= Consigne écrite 1 =
Réécrivez le passage de la décision qui commence par les mots « La demande fait » et se termine par « tenue d’une audience. », en mettant « séance » à la place de « audience ».
= Consigne écrite 2 =
D'après la décision, à quelle date Molson a-t-elle déposé sa demande pour la marque SUPER COLD ?

= Extrait choisi =
-----

Contenu de la décision
LE REGISTRAIRE DES MARQUES DE COMMERCE
THE REGISTRAR OF TRADE-MARKS
Référence : 2010 COMC 44 Date de la décision : 2010-04-14
TRADUCTION
DANS L’AFFAIRE DE TROIS OPPOSITIONS produites par La Brasserie Labatt Limitée/Labatt Brewing Company Limited à l’encontre des demandes d’enregistrement nos 1257441, 1257440 et 1257439 pour les marques de commerce SUPER COLD, EXTRA COLD et EXTRA CHILLED, respectivement, au nom de Molson Canada 2005
Demande no 1257441 en vue de l’enregistrement de la marque SUPER COLD
Le dossier
[1] Le 12 mai 2005, Molson Canada 2005 (« Molson ») a produit une demande d’enregistrement pour la marque de commerce SUPER COLD, fondée sur l’emploi projeté au Canada en liaison avec :
des boissons alcoolisées brassées, nommément de la bière.
La demande fait l’objet d’un désistement du droit à l’usage exclusif du mot SUPER en dehors de la marque dans son ensemble. La demande en cause a été annoncée aux fins d’opposition dans l’édition du Journal des marques de commerce du 28 décembre 2005, et La Brasserie Labatt Limitée/Labatt Brewing Company Limited (« Labatt ») s’y est opposée le 13 février 2007.
[2] Le registraire a fait parvenir copie de la déclaration d’opposition à la requérante le 20 février 2007, comme le prescrit le paragraphe 38(5) de la Loi sur les marques de commerce, L.R.C. 1985, ch. T‑13. La requérante a répondu en produisant et en signifiant une contre‑déclaration, dans laquelle elle nie en bloc les allégations contenues dans la déclaration d’opposition. Aucune des parties n’a produit de preuve et seule la requérante a produit un plaidoyer écrit. Les parties n’ont pas demandé la tenue d’une audience.
Déclaration d’opposition
[3] Suivant le premier motif d’opposition, la demande en cause contrevient à l’alinéa 30e) de la Loi sur les marques de commerce parce que la requérante n’avait pas l’intention d’employer le terme SUPER COLD comme une marque de commerce, mais plutôt [traduction] « comme un descripteur ».
[4] Suivant le deuxième motif, conformément à l’alinéa 12(1)b) de la Loi, la marque visée par la demande n’est pas enregistrable parce qu’elle donne une description claire ou une description fausse et trompeuse de la nature ou de la qualité des marchandises, [traduction] « à savoir de l’état dans lequel la bière de la requérante sera vendue ou servie... »
[5] Suivant le dernier motif d’opposition, la marque de commerce faisant l’objet de la demande n’est pas adaptée pour distinguer la bière de la requérante [traduction] « des marchandises d’autres propriétaires compte tenu de sa nature descriptive ».
Thèse de la requérante
[6] Selon la requérante, l’opposante i) n’a pas présenté de faits pertinents dans sa déclaration d’opposition à l’appui de ses allégations et ii) n’a pas présenté d’éléments de preuve pour s’acquitter du fardeau qui lui incombait d’étayer ses motifs d’opposition. Je ne peux souscrire à la première observation de la requérante. À mon sens, si on lit la déclaration d’opposition dans son ensemble, il est évident que les premier et troisième motifs d’opposition reposent sur le deuxième motif, soit que le terme SUPER COLD donne une description claire de la bière. À mon avis, on comprend très bien, d’après le sens littéral et descriptif des termes SUPER et COLD, pourquoi il est légitime de penser que l’emploi projeté du terme SUPER COLD en tant que marque de commerce pour de la bière peut soutenir un motif d’opposition fondé sur l’alinéa 12(1)b). J’analyserai la deuxième observation de la requérante plus loin dans les présents motifs.

-----

Données recueillies

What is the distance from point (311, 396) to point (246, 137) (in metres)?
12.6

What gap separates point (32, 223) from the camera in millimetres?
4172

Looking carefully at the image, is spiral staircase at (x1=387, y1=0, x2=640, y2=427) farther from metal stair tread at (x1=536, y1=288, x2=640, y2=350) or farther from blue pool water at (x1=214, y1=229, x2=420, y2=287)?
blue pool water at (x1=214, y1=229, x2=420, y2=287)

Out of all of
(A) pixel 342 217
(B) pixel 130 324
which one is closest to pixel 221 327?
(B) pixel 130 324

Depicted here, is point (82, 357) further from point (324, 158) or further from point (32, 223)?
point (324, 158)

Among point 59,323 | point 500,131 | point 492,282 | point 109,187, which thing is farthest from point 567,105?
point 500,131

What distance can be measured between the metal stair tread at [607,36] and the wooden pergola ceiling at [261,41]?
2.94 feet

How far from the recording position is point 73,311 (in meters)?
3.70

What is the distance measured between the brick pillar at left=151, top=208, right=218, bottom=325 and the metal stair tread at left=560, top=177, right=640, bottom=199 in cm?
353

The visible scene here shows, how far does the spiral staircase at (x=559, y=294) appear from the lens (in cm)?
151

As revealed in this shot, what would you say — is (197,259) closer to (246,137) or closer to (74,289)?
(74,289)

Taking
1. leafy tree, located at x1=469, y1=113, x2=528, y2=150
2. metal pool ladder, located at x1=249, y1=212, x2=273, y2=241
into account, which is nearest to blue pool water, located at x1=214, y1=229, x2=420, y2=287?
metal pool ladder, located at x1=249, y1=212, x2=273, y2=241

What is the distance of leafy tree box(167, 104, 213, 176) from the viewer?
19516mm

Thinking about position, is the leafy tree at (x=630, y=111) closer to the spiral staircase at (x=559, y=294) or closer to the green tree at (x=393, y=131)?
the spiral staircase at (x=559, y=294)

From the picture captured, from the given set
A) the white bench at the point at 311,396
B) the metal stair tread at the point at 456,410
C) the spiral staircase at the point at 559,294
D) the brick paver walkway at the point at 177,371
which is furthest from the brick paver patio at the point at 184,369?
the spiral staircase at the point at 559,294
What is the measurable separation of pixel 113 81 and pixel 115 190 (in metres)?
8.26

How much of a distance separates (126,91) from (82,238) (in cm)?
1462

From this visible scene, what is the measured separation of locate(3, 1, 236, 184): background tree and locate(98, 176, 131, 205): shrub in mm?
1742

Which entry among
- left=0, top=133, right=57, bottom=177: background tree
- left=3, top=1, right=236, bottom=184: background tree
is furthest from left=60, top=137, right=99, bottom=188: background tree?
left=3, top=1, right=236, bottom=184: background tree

-----

= Réponse écrite 1 =
La demande fait l’objet d’un désistement du droit à l’usage exclusif du mot SUPER en dehors de la marque dans son ensemble. La demande en cause a été annoncée aux fins d’opposition dans l’édition du Journal des marques de commerce du 28 décembre 2005, et La Brasserie Labatt Limitée/Labatt Brewing Company Limited (« Labatt ») s’y est opposée le 13 février 2007.
[2] Le registraire a fait parvenir copie de la déclaration d’opposition à la requérante le 20 février 2007, comme le prescrit le paragraphe 38(5) de la Loi sur les marques de commerce, L.R.C. 1985, ch. T‑13. La requérante a répondu en produisant et en signifiant une contre‑déclaration, dans laquelle elle nie en bloc les allégations contenues dans la déclaration d’opposition. Aucune des parties n’a produit de preuve et seule la requérante a produit un plaidoyer écrit. Les parties n’ont pas demandé la tenue d’une séance.

= Réponse écrite 2 =
Le 12 mai 2005.